Expanding the Phenotypic Spectrum of GPI Anchoring Deficiency Due to Biallelic Variants in GPAA1

Alison M R Castle; Smrithi Salian; Haim Bassan; Efrat Sofrin-Drucker; Raffaella Cusmai; Kristin C Herman; Delphine Heron; Boris Keren; Devon L Johnstone; Wendy Mears; Susanne Morlot; Thi Tuyet Mai Nguyen; Rachel Rock; Elliot Stolerman; Julia Russo; William Boyce Burns; Julie R Jones; Valentina Serpieri; Hannah Wallaschek; Ginevra Zanni; David A Dyment; Philippe M Campeau

doi:10.1212/NXG.0000000000000631

Expanding the Phenotypic Spectrum of GPI Anchoring Deficiency Due to Biallelic Variants in GPAA1

Neurol Genet. 2021 Oct 21;7(6):e631. doi: 10.1212/NXG.0000000000000631. eCollection 2021 Dec.

Authors

Alison M R Castle¹, Smrithi Salian¹, Haim Bassan¹, Efrat Sofrin-Drucker¹, Raffaella Cusmai¹, Kristin C Herman¹, Delphine Heron¹, Boris Keren¹, Devon L Johnstone¹, Wendy Mears¹, Susanne Morlot¹, Thi Tuyet Mai Nguyen¹, Rachel Rock¹, Elliot Stolerman¹, Julia Russo¹, William Boyce Burns¹, Julie R Jones¹, Valentina Serpieri¹, Hannah Wallaschek¹, Ginevra Zanni¹, David A Dyment¹, Philippe M Campeau¹

Affiliation

¹ Department of Genetics (A.M.R.C., D.A.D.), Children's Hospital of Eastern Ontario, Ottawa; CHU Sainte Justine Research Centre (S.S., T.T.M.N., P.M.C.), Université de Montréal, Quebec, Canada; Pediatric Neurology & Development Center (H.B.), Shamir (Assaf Harofeh) Medical Center, Zerifin, Tel Aviv University; Pediatric Genetics Clinic (E.S.-D.), Schneider Children's Medical Centre, Petach Tikya, Tel Aviv University, Israel; Unit of Neurophysiology, Department of Neurosciences, IRCCS, Bambino Gesù Research Hospital, Rome, Italy; Section of Medical Genomics (K.C.H.), Medical Investigation of Neurodevelopmental Disorders Institute, University of California, Davis, Sacramento; APHP (B.K.), Département de Génétique, Groupe Hospitalier Pitié Salpêtrière, Paris, France; APHP Sorbonne-Université (D.H.), UF Génétique Médicale, Hôpitaux Pitié-Salpêtrière et Trousseau, Centre de Référence "déficiences intellectuelles de causes rares", Paris, France; Children's Hospital of Eastern Ontario Research Institute (D.L.J., W. M., D.A.D.), Ottawa, Canada; Department of Human Genetics (S.M., H.W.), Hannover Medical School, Germany; Biochemical Diseases (R.R.), BC Children's Hospital, Vancouver, British Columbia, Canada; Greenwood Genetic Center (E.S., J.R., W.B.B., J.R.J.), SC; Department of Molecular Medicine (V.S.), University of Pavia; Neurogenetics Research Center (V.S.), IRCCS Mondino Foundation, Pavia; Unit of Neuromuscular and Neurodegenerative Disorders (G.Z.), Department of Neurosciences, IRCCS, Bambino Gesù Research Hospital, Rome, Italy; and Medical Genetics Division (P.M.C.), Department of Pediatrics, Sainte-Justine University Hospital Centre, Montreal, Quebec, Canada.

Abstract

Background and objectives: To expand the clinical knowledge of GPAA1-related glycosylphosphatidylinositol (GPI) deficiency.

Methods: An international case series of 7 patients with biallelic GPAA1 variants were identified. Clinical, biochemical, and neuroimaging data were collected for comparison. Where possible, GPI-anchored proteins were assessed using flow cytometry.

Results: Ten novel variants were identified in 7 patients.
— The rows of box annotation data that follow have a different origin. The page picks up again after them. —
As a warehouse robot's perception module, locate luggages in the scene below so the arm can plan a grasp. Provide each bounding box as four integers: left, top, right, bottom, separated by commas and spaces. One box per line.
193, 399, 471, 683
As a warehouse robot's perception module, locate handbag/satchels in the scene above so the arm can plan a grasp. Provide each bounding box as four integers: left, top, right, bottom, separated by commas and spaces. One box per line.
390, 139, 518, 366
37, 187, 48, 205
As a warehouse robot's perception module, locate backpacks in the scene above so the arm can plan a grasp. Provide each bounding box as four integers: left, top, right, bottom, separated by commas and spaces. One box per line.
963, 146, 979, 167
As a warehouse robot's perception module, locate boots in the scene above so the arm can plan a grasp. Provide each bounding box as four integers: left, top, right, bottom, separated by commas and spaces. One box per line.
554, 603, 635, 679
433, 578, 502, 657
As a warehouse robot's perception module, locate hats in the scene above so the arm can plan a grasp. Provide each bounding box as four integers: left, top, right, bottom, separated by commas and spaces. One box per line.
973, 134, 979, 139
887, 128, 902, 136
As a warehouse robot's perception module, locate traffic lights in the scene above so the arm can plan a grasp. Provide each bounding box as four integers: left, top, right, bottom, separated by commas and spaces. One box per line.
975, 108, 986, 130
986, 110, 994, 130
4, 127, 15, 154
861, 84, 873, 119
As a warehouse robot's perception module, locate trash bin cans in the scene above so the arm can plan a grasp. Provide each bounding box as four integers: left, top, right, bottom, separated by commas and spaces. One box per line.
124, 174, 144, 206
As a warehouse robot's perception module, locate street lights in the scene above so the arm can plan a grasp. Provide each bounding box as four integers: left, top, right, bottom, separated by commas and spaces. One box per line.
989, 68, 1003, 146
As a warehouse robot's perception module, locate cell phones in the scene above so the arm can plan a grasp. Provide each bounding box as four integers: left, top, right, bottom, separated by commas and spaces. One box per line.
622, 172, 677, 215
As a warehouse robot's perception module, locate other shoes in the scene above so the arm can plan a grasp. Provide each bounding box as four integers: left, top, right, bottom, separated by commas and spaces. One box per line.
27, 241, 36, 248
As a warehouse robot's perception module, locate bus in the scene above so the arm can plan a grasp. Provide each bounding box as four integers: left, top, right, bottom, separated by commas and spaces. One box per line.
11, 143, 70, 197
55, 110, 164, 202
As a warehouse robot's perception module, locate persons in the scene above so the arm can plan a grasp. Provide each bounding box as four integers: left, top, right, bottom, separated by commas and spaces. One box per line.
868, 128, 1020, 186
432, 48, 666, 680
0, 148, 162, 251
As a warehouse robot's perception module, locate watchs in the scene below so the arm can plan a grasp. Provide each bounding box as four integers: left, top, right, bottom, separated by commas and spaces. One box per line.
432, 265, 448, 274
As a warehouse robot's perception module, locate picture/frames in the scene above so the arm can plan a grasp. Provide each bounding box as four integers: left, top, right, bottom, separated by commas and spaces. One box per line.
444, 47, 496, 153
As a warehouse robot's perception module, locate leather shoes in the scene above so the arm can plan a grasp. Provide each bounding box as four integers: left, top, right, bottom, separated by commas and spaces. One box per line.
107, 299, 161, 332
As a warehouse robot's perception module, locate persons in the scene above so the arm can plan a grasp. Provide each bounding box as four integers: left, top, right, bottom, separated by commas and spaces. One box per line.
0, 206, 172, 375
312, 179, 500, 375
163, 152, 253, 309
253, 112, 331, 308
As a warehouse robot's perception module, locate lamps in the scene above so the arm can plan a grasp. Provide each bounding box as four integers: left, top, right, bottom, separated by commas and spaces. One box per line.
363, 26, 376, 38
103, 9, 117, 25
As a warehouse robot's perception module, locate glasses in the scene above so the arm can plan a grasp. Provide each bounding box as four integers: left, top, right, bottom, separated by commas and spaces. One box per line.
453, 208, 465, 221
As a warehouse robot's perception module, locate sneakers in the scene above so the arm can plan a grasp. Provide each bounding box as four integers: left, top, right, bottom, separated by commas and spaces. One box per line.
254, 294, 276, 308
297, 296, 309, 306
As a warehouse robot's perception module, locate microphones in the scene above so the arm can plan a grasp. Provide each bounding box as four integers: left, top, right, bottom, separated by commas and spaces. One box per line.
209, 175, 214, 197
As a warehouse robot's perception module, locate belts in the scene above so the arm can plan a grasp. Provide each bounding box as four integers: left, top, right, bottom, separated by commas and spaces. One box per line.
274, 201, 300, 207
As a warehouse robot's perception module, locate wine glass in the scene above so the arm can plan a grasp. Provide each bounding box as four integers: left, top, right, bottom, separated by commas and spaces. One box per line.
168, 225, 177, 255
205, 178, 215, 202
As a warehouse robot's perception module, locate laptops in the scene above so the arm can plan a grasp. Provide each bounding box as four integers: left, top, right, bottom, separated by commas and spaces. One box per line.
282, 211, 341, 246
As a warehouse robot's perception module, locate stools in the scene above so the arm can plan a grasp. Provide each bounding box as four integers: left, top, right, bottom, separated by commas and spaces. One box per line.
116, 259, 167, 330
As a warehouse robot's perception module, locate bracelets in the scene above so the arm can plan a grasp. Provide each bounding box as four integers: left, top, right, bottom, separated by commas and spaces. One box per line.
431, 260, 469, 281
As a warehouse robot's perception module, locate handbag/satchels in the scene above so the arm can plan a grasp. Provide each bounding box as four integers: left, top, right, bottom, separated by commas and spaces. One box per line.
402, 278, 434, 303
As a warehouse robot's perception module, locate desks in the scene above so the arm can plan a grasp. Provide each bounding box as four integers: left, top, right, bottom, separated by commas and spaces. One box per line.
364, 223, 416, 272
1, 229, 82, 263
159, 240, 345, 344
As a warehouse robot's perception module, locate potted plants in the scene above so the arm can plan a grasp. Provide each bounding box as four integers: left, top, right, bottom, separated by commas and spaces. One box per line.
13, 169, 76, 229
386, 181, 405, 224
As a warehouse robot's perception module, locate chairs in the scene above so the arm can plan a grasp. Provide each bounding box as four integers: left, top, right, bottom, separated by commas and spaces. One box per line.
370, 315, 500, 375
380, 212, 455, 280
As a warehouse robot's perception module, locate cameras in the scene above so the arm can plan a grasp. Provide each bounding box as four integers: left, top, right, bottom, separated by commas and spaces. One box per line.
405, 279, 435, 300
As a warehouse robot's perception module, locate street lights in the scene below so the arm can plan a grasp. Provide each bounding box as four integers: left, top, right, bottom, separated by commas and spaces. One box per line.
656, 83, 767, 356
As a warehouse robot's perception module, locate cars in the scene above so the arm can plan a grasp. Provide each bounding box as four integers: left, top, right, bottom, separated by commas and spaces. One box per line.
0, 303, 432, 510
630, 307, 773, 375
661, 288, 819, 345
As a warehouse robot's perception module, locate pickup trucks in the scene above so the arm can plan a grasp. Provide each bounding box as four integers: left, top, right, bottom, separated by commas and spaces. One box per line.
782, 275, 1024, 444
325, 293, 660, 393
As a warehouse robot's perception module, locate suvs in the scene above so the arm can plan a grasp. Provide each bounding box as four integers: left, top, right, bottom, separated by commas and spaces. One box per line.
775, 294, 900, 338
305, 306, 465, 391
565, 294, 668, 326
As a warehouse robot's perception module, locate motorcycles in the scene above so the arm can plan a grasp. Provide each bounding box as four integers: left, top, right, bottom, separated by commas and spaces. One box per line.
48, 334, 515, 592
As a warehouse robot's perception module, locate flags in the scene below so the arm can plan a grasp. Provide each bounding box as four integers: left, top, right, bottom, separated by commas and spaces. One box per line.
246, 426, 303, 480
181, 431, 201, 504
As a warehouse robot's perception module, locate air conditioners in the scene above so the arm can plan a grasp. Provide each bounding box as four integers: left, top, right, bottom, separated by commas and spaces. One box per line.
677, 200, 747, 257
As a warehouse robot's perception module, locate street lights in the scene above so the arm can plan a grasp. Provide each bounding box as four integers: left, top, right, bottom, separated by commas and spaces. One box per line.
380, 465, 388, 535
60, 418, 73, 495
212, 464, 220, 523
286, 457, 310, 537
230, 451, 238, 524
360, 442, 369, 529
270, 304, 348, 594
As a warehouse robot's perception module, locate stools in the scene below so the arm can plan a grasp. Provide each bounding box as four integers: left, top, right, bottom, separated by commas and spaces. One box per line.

Flow cytometry samples of 3 available patients confirmed deficiency of several GPI-anchored proteins on leukocytes. Extensive phenotypic information was available for each patient. The majority experienced developmental delay, seizures, and hypotonia. Neuroimaging revealed cerebellar anomalies in the majority of the patients. Alkaline phosphatase was within the normal range in 5 individuals and low in 1 individual, as has been noted in other transamidase defects. We notably describe individuals either less affected or older than the ones published previously.

Discussion: Clinical features of the cases reported broaden the spectrum of the known phenotype of GPAA1-related GPI deficiency, while outlining the importance of using functional studies such as flow cytometry to aid in variant classification.